New Year’s Day is coming up! There are a lot of goals we can set for ourselves with diabetes, but if we try to focus on too many at once, it’s seriously overwhelming. If you’re having trouble deciding or thinking of where you’d like to start, I wanted to offer a few suggestions!
You don’t have to focus on them all, instead, pick one (or two, if you’re looking for a challenge!). Write it down. Post it to your mirror. Set yourself a reminder every morning on your cell phone, whatever works for you! Remember, continually working towards something is the road to succeeding. You can’t expect to get it perfectly all the time, but the best you can do is to TRY and work hard and don’t give up!

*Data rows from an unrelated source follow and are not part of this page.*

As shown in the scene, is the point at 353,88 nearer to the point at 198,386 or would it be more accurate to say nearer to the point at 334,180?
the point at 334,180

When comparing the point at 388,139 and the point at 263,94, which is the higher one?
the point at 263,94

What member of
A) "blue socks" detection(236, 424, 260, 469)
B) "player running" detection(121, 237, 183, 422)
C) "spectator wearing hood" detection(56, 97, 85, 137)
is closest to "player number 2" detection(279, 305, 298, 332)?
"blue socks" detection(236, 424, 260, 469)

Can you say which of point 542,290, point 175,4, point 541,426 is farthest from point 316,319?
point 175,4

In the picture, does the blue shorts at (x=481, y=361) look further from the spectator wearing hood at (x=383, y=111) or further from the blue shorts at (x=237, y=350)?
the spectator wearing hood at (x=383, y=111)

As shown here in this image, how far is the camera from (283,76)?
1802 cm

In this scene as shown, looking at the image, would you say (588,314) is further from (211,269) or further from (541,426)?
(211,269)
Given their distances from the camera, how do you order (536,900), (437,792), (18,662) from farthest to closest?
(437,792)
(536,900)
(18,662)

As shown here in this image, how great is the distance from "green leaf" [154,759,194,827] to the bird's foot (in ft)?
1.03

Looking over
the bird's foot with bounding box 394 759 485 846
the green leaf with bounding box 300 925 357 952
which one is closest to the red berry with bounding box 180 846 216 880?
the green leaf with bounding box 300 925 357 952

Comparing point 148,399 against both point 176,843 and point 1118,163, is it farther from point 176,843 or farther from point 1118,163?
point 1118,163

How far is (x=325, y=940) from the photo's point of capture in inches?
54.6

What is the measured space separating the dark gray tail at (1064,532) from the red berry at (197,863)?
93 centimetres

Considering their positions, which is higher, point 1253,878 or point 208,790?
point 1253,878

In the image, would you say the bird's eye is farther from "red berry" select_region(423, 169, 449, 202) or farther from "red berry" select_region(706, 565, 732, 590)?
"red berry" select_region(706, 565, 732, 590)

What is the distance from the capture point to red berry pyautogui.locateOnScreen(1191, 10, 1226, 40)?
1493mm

1. Check your blood sugar every morning when you wake up and every night before you go to bed. These are two of the important times to check and often, I think, the easiest to times to not bother. Knowing your morning blood sugar is so important because how you deal with that number can impact the rest of your day. If you wake up and your blood sugar is over 200, but you didn’t check it, that number is going to likely stay high or get higher throughout the day until you finally check. The same goes for bedtime. You’re about to turn yourself off for 6 to 8 hours, but your diabetes is still on! So you want to make sure you’re in range at night so you can sleep well, safely and feel good in the morning.
2. Exercise regularly. If you don’t have this in your schedule yet, there’s nothing to it but to do it! No room for excuses. Find the time. Make the time. And go! Maybe you’ll only put in 30 minutes every other day at first---that is GREAT. Don’t let weight-loss goals get in your way, if you feel like you’re not making progress, be patient! No matter what you weigh, exercise is crucial for a person with diabetes. You will increase your insulin sensitivity, gain better glucose control and have more energy. This is not a temporary goal; this is a life-long goal!
3. Write it all down! Okay, I should be doing this one-definitely. If you’ve haven’t been in the habit of writing down your blood sugars and you’re looking for better control, this is a great way to start. Why? Because you’re going to force yourself to become really aware of what’s going on. It’s easy to forget that we had a 300 high blood sugar every other afternoon when we don’t have to see it on paper. Write your numbers down, discuss it with your doc, and figure out what kinds of changes you can make for better control.
4. Healthy eating! Is having a bowl of ice cream every night after dinner a regular habit? There’s no way to change those habits then to simply go day-by-day and tell yourself, “Nope, not tonight!” Start by reducing your carbs and learning better how to count carbohydrates, watch portion control and focus on healthier foods. Would I expect you to eat perfectly all the time in order to make this a successful resolution? NO! But you’re going to make an effort as much as you can. Do your best and be patient. Bad habits are hard to break and new ones are hard to develop.